Directive 1: According to the policies page below, what is the default strategy for rewriteDataFiles?

Selected excerpt:
Skip to content

Policies

Policies define maintenance operations for Iceberg tables matching a pattern.

Policy Structure

{
  "name": "daily-maintenance",
  "description": "Daily maintenance for analytics tables",
  "tablePattern": "catalog.analytics.*",
  "enabled": true,
  "priority": 100,
  "tags": {"env": "prod"},

  "rewriteDataFiles": { ... },
  "rewriteDataFilesSchedule": { ... },

  "expireSnapshots": { ... },
  "expireSnapshotsSchedule": { ... },

  "orphanCleanup": { ... },
  "orphanCleanupSchedule": { ... },

  "rewriteManifests": { ... },
  "rewriteManifestsSchedule": { ... }
}

Core Fields

Field Type Required Description
name string Yes Unique policy name
description string No Policy description
tablePattern string Yes Table pattern (e.g., catalog.db.*)
enabled boolean No Enable/disable policy (default: true)
priority integer No Higher priority wins when multiple policies match
tags object No Key-value metadata

rewriteDataFiles

Compacts small files into larger files. Maps to Iceberg's RewriteDataFiles.

Field Type Default Description
strategy string BINPACK BINPACK, SORT, or ZORDER
sortOrder string[] - Columns to sort by (when strategy=SORT)
zOrderColumns string[] - Columns for z-ordering (when strategy=ZORDER)
targetFileSizeBytes long table default Target output file size
maxFileGroupSizeBytes long 100GB Max bytes per file group
maxConcurrentFileGroupRewrites integer 5 Max parallel file group rewrites
partialProgressEnabled boolean false Commit after each file group
partialProgressMaxCommits integer 10 Max partial commits
partialProgressMaxFailedCommits integer - Max failed commits before abort
filter string - Iceberg expression to filter files
rewriteJobOrder string NONE NONE, BYTES_ASC, BYTES_DESC, FILES_ASC, FILES_DESC
useStartingSequenceNumber boolean true Use starting sequence number for new files
removeDanglingDeletes boolean false Remove dangling delete files
outputSpecId integer current Output partition spec ID

Example:

{
  "rewriteDataFiles": {
    "strategy": "BINPACK",
    "targetFileSizeBytes": 134217728,
    "maxConcurrentFileGroupRewrites": 5
  }
}

expireSnapshots

Removes old snapshots and associated data files. Maps to Iceberg's ExpireSnapshots.

[Rows from a dataset]

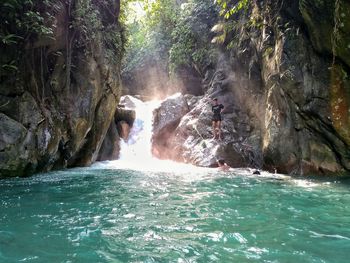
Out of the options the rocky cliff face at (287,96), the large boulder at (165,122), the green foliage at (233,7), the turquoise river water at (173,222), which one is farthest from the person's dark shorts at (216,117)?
the turquoise river water at (173,222)

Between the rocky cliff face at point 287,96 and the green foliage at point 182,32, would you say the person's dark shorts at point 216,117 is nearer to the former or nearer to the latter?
the rocky cliff face at point 287,96

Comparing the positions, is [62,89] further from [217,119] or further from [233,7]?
[217,119]

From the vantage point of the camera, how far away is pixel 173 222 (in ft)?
20.8

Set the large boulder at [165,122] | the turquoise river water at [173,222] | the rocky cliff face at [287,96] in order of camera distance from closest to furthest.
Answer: the turquoise river water at [173,222]
the rocky cliff face at [287,96]
the large boulder at [165,122]

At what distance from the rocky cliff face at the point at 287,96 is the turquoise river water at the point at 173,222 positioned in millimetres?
2833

Directive 2: Return each line of the records above that contains the string "camera", matching case exactly.

Exercise response 1: BINPACK

Exercise response 2:
From the vantage point of the camera, how far away is pixel 173 222 (in ft)?
Set the large boulder at [165,122] | the turquoise river water at [173,222] | the rocky cliff face at [287,96] in order of camera distance from closest to furthest.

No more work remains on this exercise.